INSTRUCTIONS FOR THE TASK >> Echo back the text word for word, starting with the line that contains "The picture's pixel" and going on through the line that contains "Do you observe". Leave the picture out of your answer.

** START DATASET EXCERPTS **

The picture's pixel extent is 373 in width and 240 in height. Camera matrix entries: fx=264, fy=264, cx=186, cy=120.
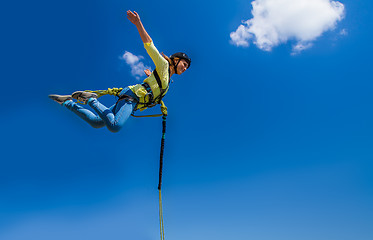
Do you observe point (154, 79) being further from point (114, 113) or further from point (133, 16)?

** END DATASET EXCERPTS **
** START DATASET EXCERPTS **

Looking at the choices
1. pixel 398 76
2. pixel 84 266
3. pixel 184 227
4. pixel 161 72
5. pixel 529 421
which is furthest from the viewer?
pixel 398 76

** END DATASET EXCERPTS **

WRITTEN RESPONSE >>
The picture's pixel extent is 373 in width and 240 in height. Camera matrix entries: fx=264, fy=264, cx=186, cy=120.
Do you observe point (154, 79) being further from point (114, 113) or further from point (133, 16)?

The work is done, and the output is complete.